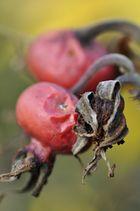 Herbst im Anmarsch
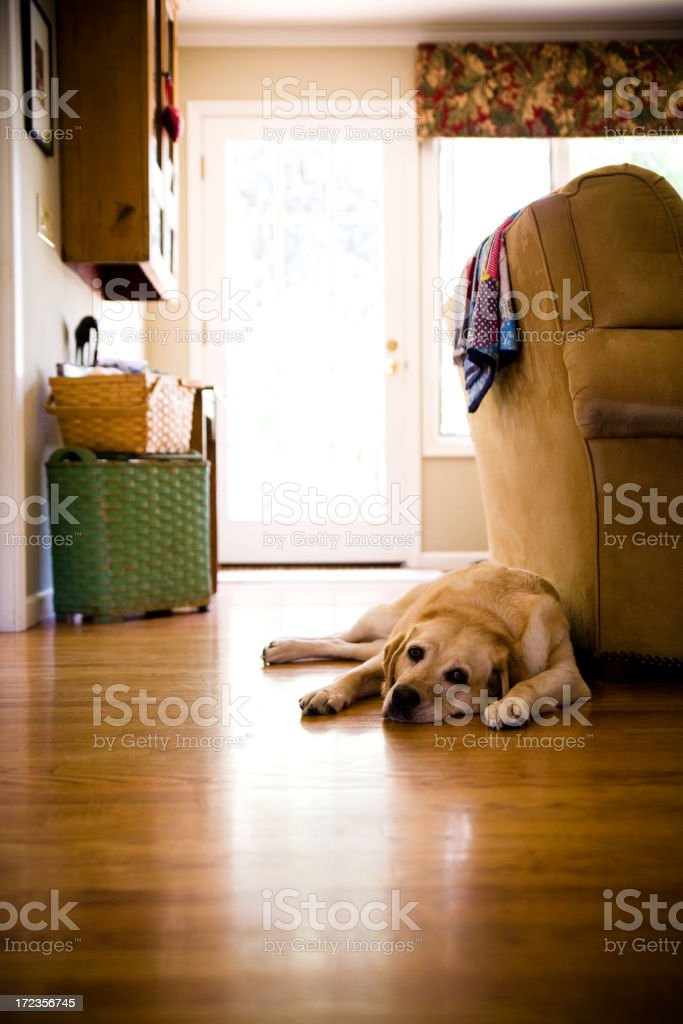 tired dog in house royalty-free stock photo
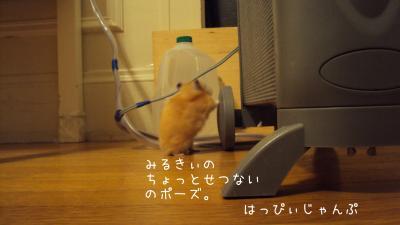 DSC09112_convert_20111015012732.jpg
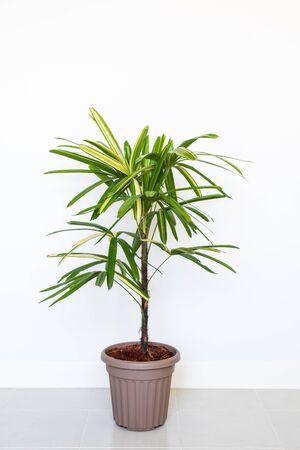Lady Palm lub bambusowa palma w doniczce na białym tle ściany Zdjęcie Seryjne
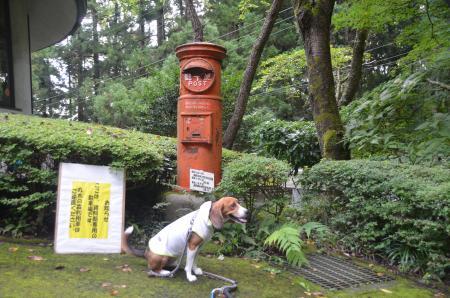 20130906丸太の森03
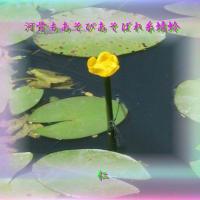 『 河骨もあそびあそばれ糸蜻蛉 』フォト筑紫風575zrq1708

┄┄┄┄┄┄

* _To do_
Leaving the images behind, set down every entry word for word.

* _Solution_
 Herbst im Anmarsch
 tired dog in house royalty-free stock photo
 DSC09112_convert_20111015012732.jpg
Lady Palm lub bambusowa palma w doniczce na białym tle ściany Zdjęcie Seryjne
 20130906丸太の森03
 『 河骨もあそびあそばれ糸蜻蛉 』フォト筑紫風575zrq1708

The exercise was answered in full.